In Portrait of a Lady on Fire Marianne has been sent to paint Héloïse, unbeknownst to her and against her wishes if she did, by Héloïse's mother (Valeria Golino) -- Héloïse needs a portrait before she is wed off to a Milanese businessman nobody knows or thinks to know. And so Marianne is forced to sneak around Héloïse stealing glances -- half a face hidden beneath a scarf, an ear lit by lamp light from the bottom of a stairwell.
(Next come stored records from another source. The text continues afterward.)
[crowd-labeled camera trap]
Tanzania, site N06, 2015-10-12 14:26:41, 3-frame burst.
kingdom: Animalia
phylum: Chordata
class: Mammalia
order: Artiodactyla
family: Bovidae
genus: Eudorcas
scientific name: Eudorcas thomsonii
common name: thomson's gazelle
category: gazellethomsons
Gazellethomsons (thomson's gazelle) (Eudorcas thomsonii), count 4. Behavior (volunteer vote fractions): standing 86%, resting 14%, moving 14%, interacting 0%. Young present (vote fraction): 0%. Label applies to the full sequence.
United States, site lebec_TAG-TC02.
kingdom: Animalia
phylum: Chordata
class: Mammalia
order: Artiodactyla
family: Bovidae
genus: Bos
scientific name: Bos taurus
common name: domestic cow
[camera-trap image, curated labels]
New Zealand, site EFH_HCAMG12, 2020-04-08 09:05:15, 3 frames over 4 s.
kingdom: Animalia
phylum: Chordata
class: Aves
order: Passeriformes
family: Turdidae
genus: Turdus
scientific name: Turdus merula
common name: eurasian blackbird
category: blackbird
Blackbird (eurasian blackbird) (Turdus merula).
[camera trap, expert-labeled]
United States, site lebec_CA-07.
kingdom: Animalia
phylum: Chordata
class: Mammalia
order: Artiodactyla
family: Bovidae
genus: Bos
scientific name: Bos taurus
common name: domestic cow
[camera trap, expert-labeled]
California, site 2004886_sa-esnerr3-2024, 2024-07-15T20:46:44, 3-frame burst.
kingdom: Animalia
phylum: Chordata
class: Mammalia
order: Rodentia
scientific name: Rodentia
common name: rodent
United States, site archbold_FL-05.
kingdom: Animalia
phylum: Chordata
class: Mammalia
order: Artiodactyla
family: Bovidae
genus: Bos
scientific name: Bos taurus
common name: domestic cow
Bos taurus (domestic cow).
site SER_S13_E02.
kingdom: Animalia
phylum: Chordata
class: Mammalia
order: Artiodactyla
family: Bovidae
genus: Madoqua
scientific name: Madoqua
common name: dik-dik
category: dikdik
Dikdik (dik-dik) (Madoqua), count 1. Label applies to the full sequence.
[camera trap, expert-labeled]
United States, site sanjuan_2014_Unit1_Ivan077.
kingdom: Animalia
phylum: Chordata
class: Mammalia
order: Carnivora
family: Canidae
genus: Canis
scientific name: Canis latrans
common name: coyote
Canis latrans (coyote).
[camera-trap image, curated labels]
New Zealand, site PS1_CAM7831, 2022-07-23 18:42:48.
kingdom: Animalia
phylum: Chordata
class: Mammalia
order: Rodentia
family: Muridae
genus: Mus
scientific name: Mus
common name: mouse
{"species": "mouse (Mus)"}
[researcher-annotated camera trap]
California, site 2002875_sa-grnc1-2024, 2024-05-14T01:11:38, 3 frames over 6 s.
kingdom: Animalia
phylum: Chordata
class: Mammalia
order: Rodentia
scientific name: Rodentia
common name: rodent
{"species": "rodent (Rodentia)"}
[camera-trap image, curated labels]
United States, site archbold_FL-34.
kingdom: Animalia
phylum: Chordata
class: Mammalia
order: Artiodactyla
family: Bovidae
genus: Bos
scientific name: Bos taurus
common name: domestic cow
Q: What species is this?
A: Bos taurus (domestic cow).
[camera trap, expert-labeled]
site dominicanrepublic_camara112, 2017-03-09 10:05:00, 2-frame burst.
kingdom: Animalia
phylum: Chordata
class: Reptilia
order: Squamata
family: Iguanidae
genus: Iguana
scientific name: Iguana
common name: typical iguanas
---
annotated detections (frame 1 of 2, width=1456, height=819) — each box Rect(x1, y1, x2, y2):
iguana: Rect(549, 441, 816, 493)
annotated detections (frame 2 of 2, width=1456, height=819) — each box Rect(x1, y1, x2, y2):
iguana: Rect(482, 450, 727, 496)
Héloïse looks back, and the women piece each other together furtively, line by line by curve by curve -- like walls of sand separating on a beach little floods of character and personality begin to fill in, puddle and pool, where full persons swim, and smile, and beckon the other closer still.

Will Héloïse smile becomes its own kind of cliffhanger -- everyone tells Marianne that maybe she should try being funny, maybe that will do the trick. Marianne smiles at that, and smiles beget smiles -- rather than demanding a woman look happy... maybe just smile? Every moment we step through is a conversation with the space we inhabit -- our molecules entangle, smells singe our tips. One hearty glance from me might set your dress aflame, burn up the old symbols and we may make something fresh together. The horizon bursts right red.

This is a film of more than Romance, in the capitalized sense -- it's about what romance means, about what falling in love means, about what meeting someone and getting to know someone and getting to like that someone means, on an almost microscopic scale. It's about molecule by molecule dismantling the notion of ever possessing a person -- it is about seeing that person as a person, a full being, standing beside yourself and capable of looking back. There is no need for two to become one -- two is plenty. Two can stand. There is astonishment in every second of seeing and being seen.